Zeren Göktan, Antikçağ Mısır’ının boncuk kefenlerinden esinlenerek tasarlamış bu işi. Mısır inanışında figürlerin anlattığı hikâyeler ölülere diğer öbür dünyada yol göstermesini, korumasını amaçlıyor. Boncuk işindeki işlenmiş QR kodları akıllı telefonuna okuttuğunuzda dijital sayacın web sitesine erişim sağlıyorsunuz. İşlemeler Ümraniye T. Tipi Kapalı Ceza İnfaz Kurumu’ndaki erkek hükümlüler tarafından yapılmış. 

Sözleri “Bir ihtimal daha var.
O da ölmek mi dersin?
Söyle canım ne dersin?” olan şarkı sözüne bir diğer ihtimalin yaşamak olduğunun baş kaldırası olarak boncuklarla Bir İhtimal Daha Var diyor. 

 

Göktan oluşturduğu anıtı için şunları söylüyor; “Pek çok ögenin bir araya gelmesiyle anıtsallaşan Sayaç’ ta, sayılar isme dönüşüyor; isimler de yan yana gelip anıtsallaşıyor. Güncelleniyor, arşiv oluşturuyor, bellek yaratıyor ve linklere bağlanıyor” diyerek anıtın amacını açıklıyor; “Kendi varlık sebebini yok etmek” olarak açıklıyor ve ekliyor: “Önlenemeyen, durdurulamayan bir şiddet dalgasında hayat bulan anıt, şiddetin sona ermesi için bir mesaj taşıyor. Anıt öldüğünde ve kadınlar yaşadığında anıt, amacına ulaşmış olacak.”

 

Bu boncuk işinde iki uç nokta var bir suçtan ötürü hüküm giyen erkeklerin kadın cinayeti işlemiş erkelere karşı emek veriyor olması. Sanatçı çalışmasını Geert Lovink’in, “beklenmedik ittifaklar üzerinden uzlaşma alanları yaratmak” sözüyle açıklıyor.

 

Anıt Sayaç ne yazık ki hiç durmadan çalışmaya devam ediyor. Her gün bir kadın için hop oturup hop kalkıyoruz. Kaybolan başına bir şey gelmeden bulunsun diye dualar ediyoruz, öldürülen için ağlıyor katili cezasını çeksin istiyoruz. Adalet yerini bulmadıkça da sinir krizleri geçiyoruz. Gerçekten büyük bir sabır sınavından geçiyoruz ve bizim artık bu sınavı vermek gibi bir derdimiz yok. Anıt Sayaç’ın durduğu o günün hayaliyle…

 

 

 

http://anitsayac.com/?year=2022

 

https://kadincinayetlerinidurduracagiz.net/haberler/239/kadin-cinayetleri-bu-sayacta

 

https://open.spotify.com/episode/53GhJzTwlah5uQUk85UwhW?si=69854ec422a140f8

 

18 Kasım 2021 Perşembe

Bir Kadın Daha

Bugün bir kadın daha öldürüldü. Bugün bir kadın daha katledildi. Bugün bir kadın daha erkek şiddetine kurban gitti. Bugün bir kadın daha…

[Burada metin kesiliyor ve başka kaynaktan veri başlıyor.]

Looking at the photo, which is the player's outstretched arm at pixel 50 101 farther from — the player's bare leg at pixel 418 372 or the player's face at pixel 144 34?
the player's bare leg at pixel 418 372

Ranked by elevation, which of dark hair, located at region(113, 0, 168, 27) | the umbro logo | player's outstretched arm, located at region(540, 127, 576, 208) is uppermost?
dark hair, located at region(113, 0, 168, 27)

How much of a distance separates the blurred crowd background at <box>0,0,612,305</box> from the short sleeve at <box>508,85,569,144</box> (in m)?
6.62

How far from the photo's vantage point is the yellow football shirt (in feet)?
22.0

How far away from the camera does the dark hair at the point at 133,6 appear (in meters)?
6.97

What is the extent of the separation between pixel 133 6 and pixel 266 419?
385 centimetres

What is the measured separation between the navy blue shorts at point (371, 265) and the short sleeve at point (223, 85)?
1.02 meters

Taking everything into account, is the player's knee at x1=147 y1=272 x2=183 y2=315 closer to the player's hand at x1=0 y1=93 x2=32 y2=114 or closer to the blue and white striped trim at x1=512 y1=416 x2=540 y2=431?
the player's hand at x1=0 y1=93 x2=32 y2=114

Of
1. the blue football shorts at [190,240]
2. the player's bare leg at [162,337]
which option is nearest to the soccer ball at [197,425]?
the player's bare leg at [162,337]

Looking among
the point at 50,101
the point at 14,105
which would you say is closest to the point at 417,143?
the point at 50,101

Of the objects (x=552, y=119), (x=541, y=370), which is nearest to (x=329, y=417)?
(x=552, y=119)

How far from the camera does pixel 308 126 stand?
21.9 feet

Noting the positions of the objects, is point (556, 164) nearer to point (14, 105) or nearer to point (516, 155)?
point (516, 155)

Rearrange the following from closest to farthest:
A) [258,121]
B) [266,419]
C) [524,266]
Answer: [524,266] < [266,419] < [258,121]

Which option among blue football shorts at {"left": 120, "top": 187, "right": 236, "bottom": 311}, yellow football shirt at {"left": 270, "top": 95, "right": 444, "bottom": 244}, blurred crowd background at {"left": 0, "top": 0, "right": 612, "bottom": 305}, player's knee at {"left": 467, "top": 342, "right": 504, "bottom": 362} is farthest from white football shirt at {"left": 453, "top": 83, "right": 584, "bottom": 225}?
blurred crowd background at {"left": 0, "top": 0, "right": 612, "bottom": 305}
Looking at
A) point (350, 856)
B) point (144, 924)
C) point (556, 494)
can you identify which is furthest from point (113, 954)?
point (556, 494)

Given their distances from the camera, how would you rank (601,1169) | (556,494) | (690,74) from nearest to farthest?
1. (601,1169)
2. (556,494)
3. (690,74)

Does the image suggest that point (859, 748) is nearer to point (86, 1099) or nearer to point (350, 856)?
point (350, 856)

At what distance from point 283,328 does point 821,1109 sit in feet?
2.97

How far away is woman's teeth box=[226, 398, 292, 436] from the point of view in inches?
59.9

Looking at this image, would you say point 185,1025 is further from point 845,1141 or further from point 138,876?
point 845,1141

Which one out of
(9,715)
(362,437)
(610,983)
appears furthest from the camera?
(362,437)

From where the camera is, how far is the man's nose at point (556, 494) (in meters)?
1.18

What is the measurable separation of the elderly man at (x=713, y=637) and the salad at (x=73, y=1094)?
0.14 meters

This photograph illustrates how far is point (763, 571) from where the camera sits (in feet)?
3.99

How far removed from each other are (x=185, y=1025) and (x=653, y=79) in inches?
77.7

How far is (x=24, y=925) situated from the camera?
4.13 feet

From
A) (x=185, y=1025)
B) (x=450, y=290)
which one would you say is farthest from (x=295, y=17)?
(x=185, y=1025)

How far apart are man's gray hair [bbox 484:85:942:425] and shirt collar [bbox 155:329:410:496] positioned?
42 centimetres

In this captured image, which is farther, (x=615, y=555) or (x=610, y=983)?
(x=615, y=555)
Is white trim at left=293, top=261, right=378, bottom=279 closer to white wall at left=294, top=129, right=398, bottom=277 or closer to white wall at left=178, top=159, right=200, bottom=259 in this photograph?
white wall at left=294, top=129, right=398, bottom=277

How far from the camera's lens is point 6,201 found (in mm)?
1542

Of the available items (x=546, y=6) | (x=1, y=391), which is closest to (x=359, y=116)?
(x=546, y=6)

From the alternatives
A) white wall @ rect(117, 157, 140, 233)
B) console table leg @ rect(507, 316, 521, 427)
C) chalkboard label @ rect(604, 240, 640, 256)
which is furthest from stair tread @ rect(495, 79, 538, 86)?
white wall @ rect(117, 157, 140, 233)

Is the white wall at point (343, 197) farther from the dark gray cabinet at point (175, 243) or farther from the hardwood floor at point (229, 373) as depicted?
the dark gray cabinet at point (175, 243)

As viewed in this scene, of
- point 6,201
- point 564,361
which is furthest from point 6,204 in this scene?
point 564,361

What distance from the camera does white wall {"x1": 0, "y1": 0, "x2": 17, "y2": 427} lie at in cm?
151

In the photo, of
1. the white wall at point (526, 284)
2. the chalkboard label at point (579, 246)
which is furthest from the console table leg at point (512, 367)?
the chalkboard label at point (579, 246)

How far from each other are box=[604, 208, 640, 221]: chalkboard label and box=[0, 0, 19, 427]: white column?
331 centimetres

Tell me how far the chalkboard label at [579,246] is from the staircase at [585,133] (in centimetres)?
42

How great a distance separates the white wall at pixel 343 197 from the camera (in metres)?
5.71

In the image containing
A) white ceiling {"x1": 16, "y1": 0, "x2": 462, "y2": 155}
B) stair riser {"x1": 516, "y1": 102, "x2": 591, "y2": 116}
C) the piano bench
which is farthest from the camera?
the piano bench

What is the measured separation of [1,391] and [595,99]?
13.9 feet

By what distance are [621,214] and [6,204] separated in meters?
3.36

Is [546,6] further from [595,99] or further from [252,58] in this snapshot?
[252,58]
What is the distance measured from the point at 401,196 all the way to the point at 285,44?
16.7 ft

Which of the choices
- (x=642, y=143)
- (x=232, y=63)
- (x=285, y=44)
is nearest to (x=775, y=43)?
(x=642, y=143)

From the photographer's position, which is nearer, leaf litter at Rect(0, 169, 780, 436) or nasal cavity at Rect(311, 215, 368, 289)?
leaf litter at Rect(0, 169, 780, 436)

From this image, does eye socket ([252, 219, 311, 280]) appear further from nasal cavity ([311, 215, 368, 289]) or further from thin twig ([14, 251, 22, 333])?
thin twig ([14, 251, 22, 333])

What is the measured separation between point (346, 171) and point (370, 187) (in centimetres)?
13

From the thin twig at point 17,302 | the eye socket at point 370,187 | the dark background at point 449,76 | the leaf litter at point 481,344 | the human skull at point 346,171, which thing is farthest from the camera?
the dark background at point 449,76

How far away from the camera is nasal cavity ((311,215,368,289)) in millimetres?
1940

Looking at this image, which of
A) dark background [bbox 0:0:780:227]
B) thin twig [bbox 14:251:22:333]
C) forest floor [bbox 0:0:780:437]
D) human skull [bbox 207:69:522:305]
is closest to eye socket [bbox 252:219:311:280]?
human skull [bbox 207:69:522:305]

Bugün bir kadın daha üçüncü sayfa haberlerine manşet, sosyal medyaya # konusu oldu. Peki, kaçınıcı kadın? Kadın Cinayetlerini Durduracağız Platformu tarafından hazırlanan rapora göre Ekim ayında 18 kadın erkekler tarafından öldürüldü. 19 kadın ise şüpheli şekilde ölü bulundu. Detaylı raporu incelemenizi temenni ederek aşağıya link bırakacağım. Bir influencer linki kadar ilginizi çekeceğini sanmıyorum ama işte hâlâ bir umut merak duygusunu kaybetmeyen bir kişi varsa o bile yeter diyorum.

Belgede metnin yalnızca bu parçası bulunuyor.